Yol boyunca, herkese deli gözüyle bakmış. Çünkü herkes burnundan söz ediyor ama kimse onun aslında ne kadar uzun olduğunu fark etmiyormuş!
Oysa peri, prensin mutlu olmasını istiyormuş. Bu yüzden Sevgili Küçük Prenses’i kristalden bir saraya kapatmış. Sarayı da prensin bulabileceği bir yere koymuş.
Prens sarayı bulunca çok sevinmiş. Ama prensesin elini öpmek istediğinde burnu buna engel olmuş! İşte o anda ilk kez burnunun gerçekten çok uzun olduğunu fark etmiş.

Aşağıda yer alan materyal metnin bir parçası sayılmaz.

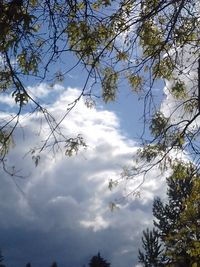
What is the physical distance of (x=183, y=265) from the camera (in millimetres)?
25234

“Demek ki burnum gerçekten çok uzunmuş!”
dediği anda kristal saray binlerce parçaya ayrılmış. Peri ortaya çıkıp prensesi elinden tutarak prensin yanına getirmiş:
“Bak, sonunda gerçeği gördün. İnsan, kendini çok severse kusurlarını göremez. Sen hatanı kabul ettin, o yüzden büyü bozuldu.”
O andan sonra prensin burnu normal olmuş. Hyacinth, Sevgili Küçük Prenses ile evlenmiş ve sonsuza kadar mutlu yaşamışlar.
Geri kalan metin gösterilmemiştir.